Magnánimo en su victoria o por lo menos untuoso, Cortés dijo: «No, vos no os habéis rendido, ni habéis cedido vuestro reino. Por lo tanto rehúso mataros e insisto en que conservéis el mando de vuestra gente, ya que tenemos mucho que hacer y rezo porque vos me ayudéis a lograrlo. Hagamos entre los dos una ciudad con mucha más grandeza, mi estimado Señor Cuautémoc».

Cortes probablemente pronunció Guatemoc como siempre lo hizo después. Creo que ya hace algún tiempo les mencioné a ustedes, reverendos frailes, que el nombre de Cuautémoc significa Águila Que Cae Sobre Su Presa, pero supongo que era inevitable y hasta más adecuado que después de ese día, que en nuestro calendario fue Uno-Serpiente de nuestro año Tres-Casa y que en el de ustedes fue el trece de agosto de su año mil quinientos veintiuno, el nombre de nuestro último Venerado Orador fuera siempre y desde entonces traducido al español como El Águila Caída.

Por algún tiempo después de la caída de Tenochtitlan, la Vida no cambió mucho en El Único Mundo. Fuera del área inmediata de la Triple Alianza, ninguna otra parte de estas tierras había sido devastada de esa manera y probablemente había todavía muchos lugares en donde la gente ni siquiera se había dado cuenta de que ya no vivían en El Único Mundo, sino en un lugar llamado la Nueva España.
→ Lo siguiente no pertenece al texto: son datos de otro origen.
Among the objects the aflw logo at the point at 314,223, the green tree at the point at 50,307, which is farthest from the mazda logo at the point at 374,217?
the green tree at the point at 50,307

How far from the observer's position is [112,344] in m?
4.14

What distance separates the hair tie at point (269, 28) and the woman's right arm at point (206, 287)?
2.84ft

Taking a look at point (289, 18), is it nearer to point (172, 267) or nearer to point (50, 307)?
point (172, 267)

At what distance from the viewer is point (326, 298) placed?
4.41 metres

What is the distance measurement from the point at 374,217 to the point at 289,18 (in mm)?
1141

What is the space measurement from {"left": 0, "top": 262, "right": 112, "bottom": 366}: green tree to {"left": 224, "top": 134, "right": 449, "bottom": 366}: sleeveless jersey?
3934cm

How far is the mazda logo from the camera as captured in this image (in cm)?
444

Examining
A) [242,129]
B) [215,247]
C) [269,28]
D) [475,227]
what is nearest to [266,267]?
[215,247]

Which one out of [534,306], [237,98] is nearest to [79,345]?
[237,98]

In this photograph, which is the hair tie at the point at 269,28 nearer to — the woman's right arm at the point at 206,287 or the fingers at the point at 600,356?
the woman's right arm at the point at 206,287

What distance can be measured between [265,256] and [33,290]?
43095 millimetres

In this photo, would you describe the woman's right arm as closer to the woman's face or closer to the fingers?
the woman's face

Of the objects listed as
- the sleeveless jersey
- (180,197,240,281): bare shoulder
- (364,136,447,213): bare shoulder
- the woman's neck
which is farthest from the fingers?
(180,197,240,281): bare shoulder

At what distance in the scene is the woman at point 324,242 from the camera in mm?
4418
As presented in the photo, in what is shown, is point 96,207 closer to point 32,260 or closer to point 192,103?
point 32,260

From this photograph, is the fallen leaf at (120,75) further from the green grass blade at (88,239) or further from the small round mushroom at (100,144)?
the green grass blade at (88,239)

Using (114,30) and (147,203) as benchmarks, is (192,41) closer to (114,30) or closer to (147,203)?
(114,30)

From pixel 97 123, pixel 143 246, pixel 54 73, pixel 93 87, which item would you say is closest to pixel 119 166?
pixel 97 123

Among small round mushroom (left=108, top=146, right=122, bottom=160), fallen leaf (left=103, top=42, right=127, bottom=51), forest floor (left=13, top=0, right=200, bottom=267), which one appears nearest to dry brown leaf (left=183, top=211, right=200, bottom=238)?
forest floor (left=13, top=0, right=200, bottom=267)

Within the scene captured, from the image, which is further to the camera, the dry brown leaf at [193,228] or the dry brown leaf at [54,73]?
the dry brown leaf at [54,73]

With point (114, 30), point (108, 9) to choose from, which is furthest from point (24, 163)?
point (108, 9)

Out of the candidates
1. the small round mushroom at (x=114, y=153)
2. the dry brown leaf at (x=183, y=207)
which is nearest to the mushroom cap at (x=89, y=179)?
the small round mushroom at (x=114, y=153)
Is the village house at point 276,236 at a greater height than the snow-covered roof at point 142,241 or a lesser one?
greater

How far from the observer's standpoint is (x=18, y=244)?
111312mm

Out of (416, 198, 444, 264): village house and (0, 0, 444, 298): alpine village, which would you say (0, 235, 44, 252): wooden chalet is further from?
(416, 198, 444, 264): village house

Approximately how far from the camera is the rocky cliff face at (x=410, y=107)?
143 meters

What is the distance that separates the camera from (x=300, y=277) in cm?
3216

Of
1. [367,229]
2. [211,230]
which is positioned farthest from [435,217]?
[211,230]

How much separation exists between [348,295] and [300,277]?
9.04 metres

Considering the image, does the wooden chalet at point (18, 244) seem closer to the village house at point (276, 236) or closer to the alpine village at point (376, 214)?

Aunque habían sido abatidos cruelmente por esa nueva y misteriosa enfermedad, ellos casi nunca vieron a un español o a un cristiano, así es que no tuvieron nuevas leyes o dioses impuestos por ellos y siguieron con sus formas acostumbradas de vida, recogiendo la cosecha, cazando, pescando y demás, como lo habían hecho durante gavillas de años antes.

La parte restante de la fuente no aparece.